La 3ème série a pour sous-titre Revue mensuelle d'Études ésotériques, psychiques et divinatoires et comptera 56 numéros mensuels, elle paraîtra jusqu’à la veille de la Grande Guerre, le dernier numéro étant le n° 56 de août 1914. Chaque numéro comprendra 24 pages (50 centimes le numéro et 5 francs l’abonnement annuel), puis 48 pages avec gravures à partir du numéro 37 de janvier 1913 (tarifs inchangés) et enfin 56 pages avec gravures à partir du numéro 40 d’avril 1913. Les collaborateurs sont nombreux et certains sont déjà célèbres.
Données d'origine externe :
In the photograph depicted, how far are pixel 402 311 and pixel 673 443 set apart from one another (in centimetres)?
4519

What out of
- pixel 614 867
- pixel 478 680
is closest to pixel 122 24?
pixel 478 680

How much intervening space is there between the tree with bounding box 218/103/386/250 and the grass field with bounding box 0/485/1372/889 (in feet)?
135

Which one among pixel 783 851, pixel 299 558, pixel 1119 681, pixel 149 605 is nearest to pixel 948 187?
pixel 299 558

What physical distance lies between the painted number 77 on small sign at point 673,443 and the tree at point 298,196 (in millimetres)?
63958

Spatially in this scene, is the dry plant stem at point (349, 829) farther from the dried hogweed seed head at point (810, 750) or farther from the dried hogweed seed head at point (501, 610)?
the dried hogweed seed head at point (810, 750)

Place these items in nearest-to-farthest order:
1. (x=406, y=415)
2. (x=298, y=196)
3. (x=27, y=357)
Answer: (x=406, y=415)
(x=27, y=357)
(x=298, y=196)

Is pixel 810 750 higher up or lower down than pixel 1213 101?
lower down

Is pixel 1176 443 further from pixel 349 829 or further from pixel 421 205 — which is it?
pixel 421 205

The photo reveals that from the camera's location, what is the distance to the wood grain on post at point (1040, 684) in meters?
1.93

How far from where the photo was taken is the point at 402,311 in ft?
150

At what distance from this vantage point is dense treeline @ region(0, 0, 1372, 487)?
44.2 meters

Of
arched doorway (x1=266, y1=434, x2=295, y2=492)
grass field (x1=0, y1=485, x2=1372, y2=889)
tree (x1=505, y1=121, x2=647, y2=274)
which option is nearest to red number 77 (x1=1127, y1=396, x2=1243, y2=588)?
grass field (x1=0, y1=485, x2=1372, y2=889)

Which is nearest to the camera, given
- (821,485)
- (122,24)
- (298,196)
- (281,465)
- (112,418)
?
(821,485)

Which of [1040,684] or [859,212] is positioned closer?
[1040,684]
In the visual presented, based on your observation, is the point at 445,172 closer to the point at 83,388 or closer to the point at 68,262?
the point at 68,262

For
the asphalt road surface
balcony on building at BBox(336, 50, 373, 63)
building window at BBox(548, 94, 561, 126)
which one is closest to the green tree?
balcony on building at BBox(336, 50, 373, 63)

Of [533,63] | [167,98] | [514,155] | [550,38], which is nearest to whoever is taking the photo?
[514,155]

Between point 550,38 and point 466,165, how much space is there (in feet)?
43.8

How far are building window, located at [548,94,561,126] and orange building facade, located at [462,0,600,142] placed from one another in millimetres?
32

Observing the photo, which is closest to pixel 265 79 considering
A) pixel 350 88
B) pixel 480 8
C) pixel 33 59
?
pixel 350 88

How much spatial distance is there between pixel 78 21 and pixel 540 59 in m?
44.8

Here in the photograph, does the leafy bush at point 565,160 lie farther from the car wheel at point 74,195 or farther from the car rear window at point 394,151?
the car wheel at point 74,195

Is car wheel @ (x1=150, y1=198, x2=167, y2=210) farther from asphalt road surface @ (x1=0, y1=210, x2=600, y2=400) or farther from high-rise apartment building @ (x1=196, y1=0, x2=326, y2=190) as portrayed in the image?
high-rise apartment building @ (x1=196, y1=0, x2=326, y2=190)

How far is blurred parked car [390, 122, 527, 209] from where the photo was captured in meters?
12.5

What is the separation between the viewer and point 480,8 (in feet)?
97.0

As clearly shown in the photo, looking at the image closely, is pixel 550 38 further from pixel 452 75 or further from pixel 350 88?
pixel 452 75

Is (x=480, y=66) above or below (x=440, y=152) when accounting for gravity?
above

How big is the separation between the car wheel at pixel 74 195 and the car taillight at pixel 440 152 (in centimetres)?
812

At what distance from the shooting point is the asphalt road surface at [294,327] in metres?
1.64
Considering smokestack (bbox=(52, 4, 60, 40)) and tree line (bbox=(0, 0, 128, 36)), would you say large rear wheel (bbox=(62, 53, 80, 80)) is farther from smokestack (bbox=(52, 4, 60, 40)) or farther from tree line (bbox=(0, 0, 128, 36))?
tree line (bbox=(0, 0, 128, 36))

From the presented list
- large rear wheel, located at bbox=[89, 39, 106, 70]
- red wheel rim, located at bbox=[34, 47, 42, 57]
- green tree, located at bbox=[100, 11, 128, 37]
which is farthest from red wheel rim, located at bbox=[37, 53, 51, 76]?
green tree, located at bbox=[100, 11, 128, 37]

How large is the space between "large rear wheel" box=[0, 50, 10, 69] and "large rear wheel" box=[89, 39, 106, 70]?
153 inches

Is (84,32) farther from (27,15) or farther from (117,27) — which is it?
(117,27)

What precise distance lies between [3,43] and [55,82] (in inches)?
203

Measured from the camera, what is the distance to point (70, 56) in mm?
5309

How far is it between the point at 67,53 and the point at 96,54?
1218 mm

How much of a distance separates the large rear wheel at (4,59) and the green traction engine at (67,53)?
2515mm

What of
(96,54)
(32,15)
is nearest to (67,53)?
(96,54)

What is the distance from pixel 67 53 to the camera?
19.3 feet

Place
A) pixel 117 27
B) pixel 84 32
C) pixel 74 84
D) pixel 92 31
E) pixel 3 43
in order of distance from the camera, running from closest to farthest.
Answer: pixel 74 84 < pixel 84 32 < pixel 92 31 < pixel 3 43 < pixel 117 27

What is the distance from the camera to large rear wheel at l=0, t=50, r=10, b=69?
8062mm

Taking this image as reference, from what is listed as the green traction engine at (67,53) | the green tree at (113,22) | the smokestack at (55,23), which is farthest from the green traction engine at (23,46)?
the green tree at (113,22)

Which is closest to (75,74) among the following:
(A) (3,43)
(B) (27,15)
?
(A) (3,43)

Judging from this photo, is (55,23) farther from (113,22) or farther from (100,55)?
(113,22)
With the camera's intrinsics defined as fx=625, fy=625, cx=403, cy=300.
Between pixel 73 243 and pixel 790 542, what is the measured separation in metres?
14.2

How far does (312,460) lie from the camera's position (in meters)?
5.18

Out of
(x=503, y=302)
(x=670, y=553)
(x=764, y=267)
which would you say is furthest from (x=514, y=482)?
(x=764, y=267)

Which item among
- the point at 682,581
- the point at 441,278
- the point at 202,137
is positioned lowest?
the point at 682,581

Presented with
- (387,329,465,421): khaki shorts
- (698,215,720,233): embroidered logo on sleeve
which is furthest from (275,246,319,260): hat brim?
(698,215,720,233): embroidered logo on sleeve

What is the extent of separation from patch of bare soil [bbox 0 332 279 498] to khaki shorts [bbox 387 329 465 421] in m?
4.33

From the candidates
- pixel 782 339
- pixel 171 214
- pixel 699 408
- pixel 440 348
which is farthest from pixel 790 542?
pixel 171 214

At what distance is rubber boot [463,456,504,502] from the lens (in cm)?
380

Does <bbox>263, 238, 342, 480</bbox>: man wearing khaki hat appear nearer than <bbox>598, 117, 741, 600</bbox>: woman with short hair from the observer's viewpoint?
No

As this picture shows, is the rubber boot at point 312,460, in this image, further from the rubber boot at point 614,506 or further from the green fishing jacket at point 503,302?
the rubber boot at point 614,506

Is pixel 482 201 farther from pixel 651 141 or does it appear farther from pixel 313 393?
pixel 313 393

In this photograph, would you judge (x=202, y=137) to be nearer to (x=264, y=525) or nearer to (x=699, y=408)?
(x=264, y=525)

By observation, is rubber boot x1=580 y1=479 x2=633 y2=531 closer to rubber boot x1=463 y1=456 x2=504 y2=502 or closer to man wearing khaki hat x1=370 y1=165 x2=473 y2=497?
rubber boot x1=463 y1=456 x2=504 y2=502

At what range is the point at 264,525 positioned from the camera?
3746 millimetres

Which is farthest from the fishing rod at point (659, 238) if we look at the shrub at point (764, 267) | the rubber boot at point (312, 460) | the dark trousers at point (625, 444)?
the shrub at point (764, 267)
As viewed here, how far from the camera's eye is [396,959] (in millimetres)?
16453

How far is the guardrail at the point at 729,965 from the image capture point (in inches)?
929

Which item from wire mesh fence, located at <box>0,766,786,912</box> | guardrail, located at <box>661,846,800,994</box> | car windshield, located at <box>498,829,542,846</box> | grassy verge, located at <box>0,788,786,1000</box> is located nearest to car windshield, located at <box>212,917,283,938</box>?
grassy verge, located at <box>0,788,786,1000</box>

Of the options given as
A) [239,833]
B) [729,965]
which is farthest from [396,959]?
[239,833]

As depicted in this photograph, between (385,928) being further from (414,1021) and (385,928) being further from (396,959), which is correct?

On peut citer ceux indiqués sur la couverture : Georges Allié, F.-Ch. Barlet, Jules Bois, Ernest Bisc, Gaston Bourgeat, Jacques Brieu, R. Buchère, Léon Combes, Edmond Dacé, Debeo, Dr Gaspard, A. Gaudelette, Grillot de Givry, Abel

Haatan, Dr Marc Haven, Albert Jounet, Julevno, Kadochem, L. de Lamandie, L Le Leu, Dr Papus, Phaneg, Paul Redonnel, P. de Regla, Léon Riotor, A. de Rochetal, A. Rougier, Han Ryner, Gaubert Saint-Martial, Sédir, Ely Star, Tanibur, Tidianeuq, J. Williams, Oswald Wirth. L’administration est toujours située au 11 Quai Saint-Michel, Librairie Générale de Sciences Occultes, Bibliothèque Chacornac.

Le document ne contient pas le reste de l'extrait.